CTSS Version 4
From TeraGrid Wiki
CTSS 4 went production on the TeraGrid in August of 2007. The most significant differences between CTSS 4 and earlier CTSS 1-3 are the introduction of the capability kit architecture and significantly better documented that is more accessible to TeraGrid users.
CTSS 4 testing began in January 2007 with incremental production rollout during Q1-Q2 2007. CTSS 4's capabilities were defined, designed, and implemented by appropriate teams within the TeraGrid community. The Software Integration area provided overall coordination. Major contributions to CTSS 4 were made by the Software Integration team, the Data working group, the Software working group, the Visualization working group, and the Scheduling working group.
The CTSS Design document describes CTSS's high-level structure. However, to understand the capabilities offered in CTSS 4, you will need to review this page (not the high-level design document).
It is important to understand that not all TeraGrid resources support all CTSS capabilities. TeraGrid resources are carefully designed HPC and storage systems and not all CTSS capabilities are appropriate for all resources. CTSS 4 includes a new software and service capability registry that allows TeraGrid users to see which capabilities are supported on each resource, and which resources provide each capability. (See the TeraGrid Core Integration section below.) This offers a clearer view and understanding of the suite of capabilities offered across the entire TeraGrid system.
The CTSS Process describes the process by which CTSS 4 was defined, designed, implemented, and deployed. In a nutshell, each major capability was defined, designed, and implemented by appropriate teams within the TeraGrid community. The software integration area provided overall coordination. Major contributions to CTSS 4 were made by the software integration team, the DV team, the software working group, and the data working group.
The initial definition of CTSS 4 capabilities is complete. Deployment of CTSS 4 capabilities began in January 2007 and the transition to production operation happened in August 2007.
All TeraGrid capabilities are defined and implemented as "capability kits". Capability kits include a Definition Document that describes the capabilities and driving use cases for the kit and an Implementation Document that provides the technical details on how the capabilities will be delivered. This document describes TeraGrid capabilities in the Class "ctss".
All TeraGrid HPC and storage resources supporting CTSS capability kits, must deploy the TeraGrid Core Integration kit, which provides the minimal capabilities to integrate the resource into the rest of the TeraGrid community (mainly the advertise which CTSS capabilities are provided). Other CTSS capability kits are optional, but we expect that most resources will implement the most of the capabilities.
To install any of the following capability kits on an existing TeraGrid resource follow the instructions in the kit's implementation document.
The CTSS 4 Bare Metal Installation describes host to install CTSS 4 on a machine that doesn't have any CTSS.

Challenges:
1. Repeat the CTSS 4 wiki page word for word from "It is important" to "entire TeraGrid system.".
2. Go on with the CTSS 4 wiki page, starting after its final sentence.
The items after this come from a separate source, unrelated to the CTSS 4 wiki page.

Material shown:
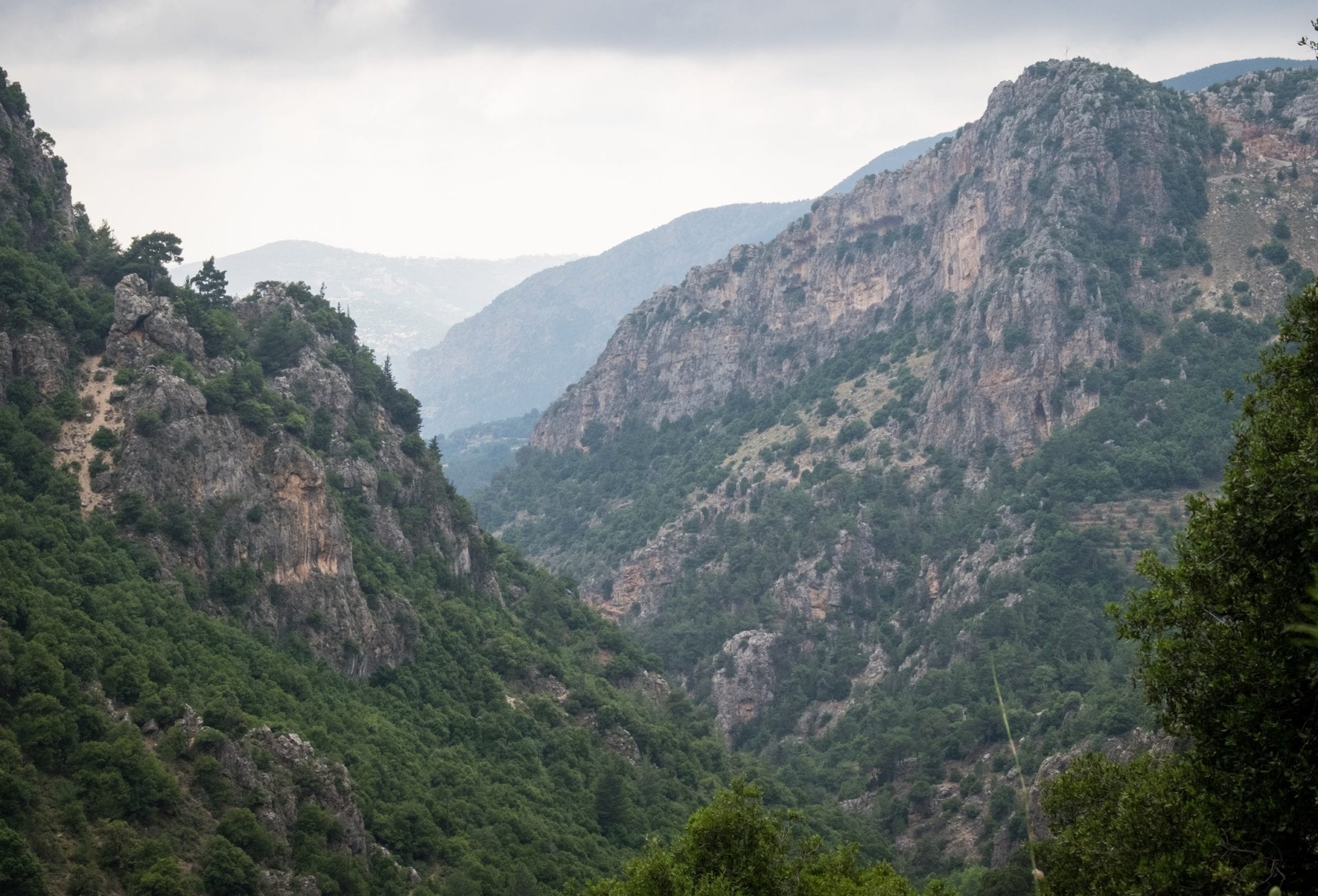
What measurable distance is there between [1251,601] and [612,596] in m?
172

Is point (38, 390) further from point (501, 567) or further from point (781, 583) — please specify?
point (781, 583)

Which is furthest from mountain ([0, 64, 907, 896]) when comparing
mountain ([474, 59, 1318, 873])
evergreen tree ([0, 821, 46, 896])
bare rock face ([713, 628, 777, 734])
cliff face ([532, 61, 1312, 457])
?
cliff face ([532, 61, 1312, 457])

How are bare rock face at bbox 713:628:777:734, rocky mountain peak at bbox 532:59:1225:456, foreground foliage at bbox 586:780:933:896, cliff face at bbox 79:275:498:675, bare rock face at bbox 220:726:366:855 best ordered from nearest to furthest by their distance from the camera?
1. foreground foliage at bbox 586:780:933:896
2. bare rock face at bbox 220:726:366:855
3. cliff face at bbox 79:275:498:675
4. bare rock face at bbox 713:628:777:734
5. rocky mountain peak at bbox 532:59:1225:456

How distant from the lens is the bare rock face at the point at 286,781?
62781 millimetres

Task-by-task answers:
1.
It is important to understand that not all TeraGrid resources support all CTSS capabilities. TeraGrid resources are carefully designed HPC and storage systems and not all CTSS capabilities are appropriate for all resources. CTSS 4 includes a new software and service capability registry that allows TeraGrid users to see which capabilities are supported on each resource, and which resources provide each capability. (See the TeraGrid Core Integration section below.) This offers a clearer view and understanding of the suite of capabilities offered across the entire TeraGrid system.

2.
TeraGrid Core Integration
|Definition:||CTSS 4 TeraGrid Core Integration Capabilities|
|Implementation:||CTSS 4 TeraGrid Core Integration Implementation|
The only part of CTSS that TeraGrid resource providers must implement is the part that deals with operational integration: the TeraGrid Core Integration kit. The capabilities in this area enforce consistency in key areas: security, system information, verification & validation, and software deployment. Many of these capabilities are focused more on TeraGrid operators than on TeraGrid users, though they provide the fundamentals that make it possible (and easy) to use TeraGrid in advanced ways that users appreciate very much. (E.g., the ability to log into any authorized TeraGrid system using the same ID and password, or to submit jobs from one TeraGrid system to another without entering any ID/password at all.)
The most important capability provided by the TeraGrid Core Integration kit is the software and service capability registry, which registers the CTSS capabilities provided by each TeraGrid resource, plus key configuration and accessibility information about each capability.
We expect that the following capabilities will be useful to both TeraGrid staff and TeraGrid users.
- Identify the TeraGrid resources providing a specific CTSS capability (new in CTSS 4)
- Identify the CTSS capabilities provided by a specific TeraGrid resource (new in CTSS 4)
- Discover the resource name and resource provider for the TeraGrid resource
- Discover a system's local policies
The following CTSS capabilities are primarily of interest to TeraGrid's resource provider and operations personnel.
- Authorize and provision a new TeraGrid user on the resource
- Verify that a CTSS capability is working properly on the resource
- Install a new CTSS capability kit on the resource (updated in CTSS 4)
- Publish the availability and current support level for a CTSS capability on the resource (new in CTSS 4)
|Definition:||CTSS 4 Remote Login Capability Kit|
|Implementation:||CTSS 4 Remote Login Capability Implementation|
Most TeraGrid systems allow users to establish an interactive, command-line login session from which they may issue commands to the system. CTSS coordinates the following capabilities among these systems.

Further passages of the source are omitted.